StreetsPAC Releases First Round of Endorsements for 2017 Council Races

4:38 PM EDT on July 25, 2017

Who will be doing the people’s business at City Hall in 2021? Photo: Momos/Wikimedia Commons

September 12 is primary day in NYC, and it's a big year for city elections. In addition to the mayoral race and other citywide offices, New Yorkers will be voting to determine every seat on the City Council, every borough president, and every district attorney.

Primaries are typically low-turnout affairs, in which a few hundred votes or fewer can be the decisive margin. But these elections have big implications for local transportation policy. Council members and borough presidents, especially, can make or break street redesigns on the turf they represent.

StreetsPAC, the political action committee that supports better conditions walking, biking, and transit, is interviewing candidates and has released its first batch of endorsements for this year’s City Council races. With term limits affecting relatively few districts, StreetsPAC gave nods mainly to incumbents, but there’s an open seat to watch on the East Side of Manhattan.

Council District 2: Lower East Side, East Village, Gramercy Park, Kips Bay. Carlina Rivera is the StreetsPAC pick to succeed term-limited Rosie Mendez. Rivera, a former council aide, “wants to expand Select Bus Service and improve pedestrian and bicycling infrastructure in the district,” StreetsPAC says. Rivera supports prioritizing bikes and buses and implementing dedicated loading zones on 14th Street during the pending L train shutdown. There are six other Democrats vying for the District 2 seat. See Gotham Gazette for a comprehensive list of candidates in District 2 and other 2017 City Council races.

Council District 5: Upper East Side, Roosevelt Island. StreetsPAC wants another term for Ben Kallos. “He’s committed to filling the gaps in the Second Avenue protected bike lane, and to adding additional crosstown bike lanes in his district,” says StreetsPAC. “He’s also working to bring Citi Bike to Roosevelt Island, and Select Bus Service to 96th Street, and is dedicated to completion of the East Side Greenway.” Residents of his district will have to weigh those positions against Kallos's record of teaming up with NYPD to harass working cyclists, as well as lobbying to make it legal for bus drivers to kill people with the right-of-way.

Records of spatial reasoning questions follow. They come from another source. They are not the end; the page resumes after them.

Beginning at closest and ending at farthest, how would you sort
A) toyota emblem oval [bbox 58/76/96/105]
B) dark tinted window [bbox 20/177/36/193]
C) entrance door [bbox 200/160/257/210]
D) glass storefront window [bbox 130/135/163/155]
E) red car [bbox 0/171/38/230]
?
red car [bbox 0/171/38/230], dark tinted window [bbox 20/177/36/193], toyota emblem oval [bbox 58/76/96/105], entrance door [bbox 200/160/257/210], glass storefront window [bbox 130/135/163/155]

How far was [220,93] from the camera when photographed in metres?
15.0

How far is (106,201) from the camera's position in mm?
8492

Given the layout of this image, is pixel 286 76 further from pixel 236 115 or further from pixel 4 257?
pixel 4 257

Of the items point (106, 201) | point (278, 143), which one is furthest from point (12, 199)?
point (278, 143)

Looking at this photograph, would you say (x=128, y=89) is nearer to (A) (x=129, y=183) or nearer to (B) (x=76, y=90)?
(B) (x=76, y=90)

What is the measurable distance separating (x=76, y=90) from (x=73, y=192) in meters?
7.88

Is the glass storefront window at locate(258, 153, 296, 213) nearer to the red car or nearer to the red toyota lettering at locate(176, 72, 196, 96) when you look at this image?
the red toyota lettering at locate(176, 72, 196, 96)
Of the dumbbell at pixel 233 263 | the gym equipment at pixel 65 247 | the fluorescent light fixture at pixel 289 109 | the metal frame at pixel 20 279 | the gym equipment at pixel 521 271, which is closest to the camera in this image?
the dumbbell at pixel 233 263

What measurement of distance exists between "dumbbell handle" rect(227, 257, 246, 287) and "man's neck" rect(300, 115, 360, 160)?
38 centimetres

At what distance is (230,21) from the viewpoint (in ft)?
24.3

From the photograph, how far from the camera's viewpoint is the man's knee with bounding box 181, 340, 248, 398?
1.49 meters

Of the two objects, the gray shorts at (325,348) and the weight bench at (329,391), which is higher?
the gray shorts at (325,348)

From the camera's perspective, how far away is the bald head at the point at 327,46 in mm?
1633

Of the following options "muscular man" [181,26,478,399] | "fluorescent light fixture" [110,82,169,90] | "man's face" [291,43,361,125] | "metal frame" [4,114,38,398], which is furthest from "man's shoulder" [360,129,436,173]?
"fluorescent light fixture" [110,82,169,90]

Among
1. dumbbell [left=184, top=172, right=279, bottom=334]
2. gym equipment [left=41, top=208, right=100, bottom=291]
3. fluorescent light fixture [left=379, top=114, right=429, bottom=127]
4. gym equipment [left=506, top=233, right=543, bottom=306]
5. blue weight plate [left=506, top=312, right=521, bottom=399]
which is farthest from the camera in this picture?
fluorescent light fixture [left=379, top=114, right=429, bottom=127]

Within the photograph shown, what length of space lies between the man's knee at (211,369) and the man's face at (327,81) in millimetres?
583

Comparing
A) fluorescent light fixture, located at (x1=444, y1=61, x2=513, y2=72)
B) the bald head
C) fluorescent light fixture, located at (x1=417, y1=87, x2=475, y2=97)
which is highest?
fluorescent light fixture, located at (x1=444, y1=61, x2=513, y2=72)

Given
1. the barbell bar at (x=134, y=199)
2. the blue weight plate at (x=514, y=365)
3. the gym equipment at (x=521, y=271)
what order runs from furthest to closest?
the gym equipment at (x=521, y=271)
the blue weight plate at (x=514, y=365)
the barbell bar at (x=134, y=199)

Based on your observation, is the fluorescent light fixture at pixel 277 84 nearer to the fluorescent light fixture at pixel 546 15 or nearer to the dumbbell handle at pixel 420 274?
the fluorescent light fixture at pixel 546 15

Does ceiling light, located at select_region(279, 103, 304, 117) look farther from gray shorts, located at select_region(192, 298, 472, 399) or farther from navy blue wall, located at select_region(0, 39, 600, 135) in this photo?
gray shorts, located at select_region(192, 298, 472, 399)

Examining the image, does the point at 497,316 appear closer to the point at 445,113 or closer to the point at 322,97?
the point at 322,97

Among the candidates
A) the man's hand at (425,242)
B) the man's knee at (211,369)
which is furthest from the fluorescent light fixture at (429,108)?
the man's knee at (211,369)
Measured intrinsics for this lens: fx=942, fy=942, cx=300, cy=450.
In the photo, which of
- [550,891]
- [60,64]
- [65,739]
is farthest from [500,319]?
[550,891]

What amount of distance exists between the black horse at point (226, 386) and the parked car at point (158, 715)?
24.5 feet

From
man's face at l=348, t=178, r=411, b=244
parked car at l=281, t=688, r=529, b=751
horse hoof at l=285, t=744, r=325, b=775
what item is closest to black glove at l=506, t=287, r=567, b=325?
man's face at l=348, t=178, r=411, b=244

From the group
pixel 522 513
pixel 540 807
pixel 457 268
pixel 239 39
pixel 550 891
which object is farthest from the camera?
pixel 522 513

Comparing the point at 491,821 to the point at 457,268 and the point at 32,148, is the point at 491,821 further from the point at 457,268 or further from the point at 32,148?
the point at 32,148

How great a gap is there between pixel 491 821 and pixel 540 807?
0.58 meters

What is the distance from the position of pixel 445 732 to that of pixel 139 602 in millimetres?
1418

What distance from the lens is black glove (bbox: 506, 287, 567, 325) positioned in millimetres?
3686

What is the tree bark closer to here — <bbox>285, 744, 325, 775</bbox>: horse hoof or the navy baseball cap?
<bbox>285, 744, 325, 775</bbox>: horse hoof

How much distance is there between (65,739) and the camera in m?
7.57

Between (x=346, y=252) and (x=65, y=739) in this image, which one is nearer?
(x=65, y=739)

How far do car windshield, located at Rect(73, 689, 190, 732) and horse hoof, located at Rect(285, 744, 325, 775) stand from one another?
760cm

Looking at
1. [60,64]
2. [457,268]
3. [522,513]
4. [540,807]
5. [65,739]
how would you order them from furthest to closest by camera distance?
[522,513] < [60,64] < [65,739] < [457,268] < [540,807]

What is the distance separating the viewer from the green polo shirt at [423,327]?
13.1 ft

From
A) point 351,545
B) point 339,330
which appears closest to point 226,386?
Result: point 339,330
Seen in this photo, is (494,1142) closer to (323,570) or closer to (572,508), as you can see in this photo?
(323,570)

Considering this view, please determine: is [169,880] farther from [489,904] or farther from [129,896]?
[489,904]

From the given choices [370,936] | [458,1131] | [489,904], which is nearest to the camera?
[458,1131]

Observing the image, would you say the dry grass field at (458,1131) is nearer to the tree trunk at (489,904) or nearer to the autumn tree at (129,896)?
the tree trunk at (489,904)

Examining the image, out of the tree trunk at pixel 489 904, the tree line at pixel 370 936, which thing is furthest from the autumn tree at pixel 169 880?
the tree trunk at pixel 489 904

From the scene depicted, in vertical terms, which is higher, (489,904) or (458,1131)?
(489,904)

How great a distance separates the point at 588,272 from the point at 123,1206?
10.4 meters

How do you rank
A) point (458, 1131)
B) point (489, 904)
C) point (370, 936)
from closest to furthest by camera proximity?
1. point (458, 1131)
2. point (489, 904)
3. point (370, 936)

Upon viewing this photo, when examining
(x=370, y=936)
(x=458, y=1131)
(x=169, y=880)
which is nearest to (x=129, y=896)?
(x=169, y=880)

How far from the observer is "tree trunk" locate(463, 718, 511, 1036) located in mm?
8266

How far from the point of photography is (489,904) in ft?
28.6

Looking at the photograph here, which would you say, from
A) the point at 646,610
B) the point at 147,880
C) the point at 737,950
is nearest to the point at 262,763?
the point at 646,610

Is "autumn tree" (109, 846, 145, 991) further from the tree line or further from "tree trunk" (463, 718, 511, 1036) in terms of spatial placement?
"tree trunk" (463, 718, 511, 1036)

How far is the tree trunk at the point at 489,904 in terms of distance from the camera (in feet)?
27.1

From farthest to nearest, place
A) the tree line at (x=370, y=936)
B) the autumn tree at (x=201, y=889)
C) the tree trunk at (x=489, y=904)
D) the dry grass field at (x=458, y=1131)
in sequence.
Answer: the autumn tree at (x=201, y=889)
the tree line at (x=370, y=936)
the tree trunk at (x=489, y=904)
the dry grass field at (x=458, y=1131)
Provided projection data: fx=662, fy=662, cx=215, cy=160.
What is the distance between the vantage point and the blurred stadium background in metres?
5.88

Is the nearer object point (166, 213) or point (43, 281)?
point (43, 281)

He faces Patrick Bobilin in the Democratic primary.

Council District 7: Morningside, West Harlem, Washington Heights. StreetsPAC endorsed incumbent Mark Levine to continue representing his Upper Manhattan district. StreetsPAC calls Levine “a stalwart in advocating for transit improvements and safer streets,” who is “committed to making Central Park, once and for all, completely car-free.” Levine also told StreetsPAC he wants protected bike lanes on Riverside Drive and better greenway conditions, specifically for the hazardous Cherry Walk segment of the Hudson River Greenway. Thomas Lopez-Pierre and Matthew Gros-Werter are also on the ballot as Democrats in District 7.

Council District 10: Inwood, Washington Heights. Ydanis Rodriguez gets the StreetsPAC nod for a third term. “He’s a proponent of making portions of Broadway permanently car-free, and is committed to working for implementation of Fair Fares and a five-borough bike-share system,” says StreetsPAC. “He also plans to advocate for creation of a comprehensive, long-term transportation plan for New York City, along the lines of London Mayor Sadiq Khan’s Transportation Manifesto.” Democrats Arden Walentowski and Josue Perez are challenging Rodriguez.

Council District 38: Borough Park, Gowanus, Sunset Park, Windsor Terrace. StreetsPAC supports incumbent Carlos Menchaca for a second term. “He’s been the leading champion for the complete-streets redesign of Brooklyn’s Fourth Avenue,” StreetsPAC says, “and is committed to seeing his bill to permit bicyclists to use leading pedestrian interval signals enacted into law.“ StreetsPAC says Menchaca will “continue … to ensure that underserved communities have a seat at the table in determining the future of their streets and transportation systems.” Delvis Valdes, Sara Gonzalez, and Javier Nieves are also Democratic candidates in District 38.